Source texts of formatted documents:
········

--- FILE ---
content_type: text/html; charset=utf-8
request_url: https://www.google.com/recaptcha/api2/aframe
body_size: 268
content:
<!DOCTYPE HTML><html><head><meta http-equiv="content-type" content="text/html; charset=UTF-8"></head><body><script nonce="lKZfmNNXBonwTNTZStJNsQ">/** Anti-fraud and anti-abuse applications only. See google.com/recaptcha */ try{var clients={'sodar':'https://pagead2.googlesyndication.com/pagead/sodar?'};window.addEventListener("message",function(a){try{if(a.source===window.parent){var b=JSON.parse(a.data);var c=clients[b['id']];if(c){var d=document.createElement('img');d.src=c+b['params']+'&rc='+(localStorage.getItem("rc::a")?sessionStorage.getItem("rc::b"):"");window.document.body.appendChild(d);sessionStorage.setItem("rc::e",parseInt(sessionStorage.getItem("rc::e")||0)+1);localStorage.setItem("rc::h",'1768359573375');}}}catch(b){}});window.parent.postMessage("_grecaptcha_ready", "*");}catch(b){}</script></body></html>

········

## [Task requirements]
From the first line to the last, copy the records exactly as they appear above.

## [Result for this exercise]
--- FILE ---
content_type: text/html; charset=utf-8
request_url: https://www.google.com/recaptcha/api2/aframe
body_size: 268
content:
<!DOCTYPE HTML><html><head><meta http-equiv="content-type" content="text/html; charset=UTF-8"></head><body><script nonce="lKZfmNNXBonwTNTZStJNsQ">/** Anti-fraud and anti-abuse applications only. See google.com/recaptcha */ try{var clients={'sodar':'https://pagead2.googlesyndication.com/pagead/sodar?'};window.addEventListener("message",function(a){try{if(a.source===window.parent){var b=JSON.parse(a.data);var c=clients[b['id']];if(c){var d=document.createElement('img');d.src=c+b['params']+'&rc='+(localStorage.getItem("rc::a")?sessionStorage.getItem("rc::b"):"");window.document.body.appendChild(d);sessionStorage.setItem("rc::e",parseInt(sessionStorage.getItem("rc::e")||0)+1);localStorage.setItem("rc::h",'1768359573375');}}}catch(b){}});window.parent.postMessage("_grecaptcha_ready", "*");}catch(b){}</script></body></html>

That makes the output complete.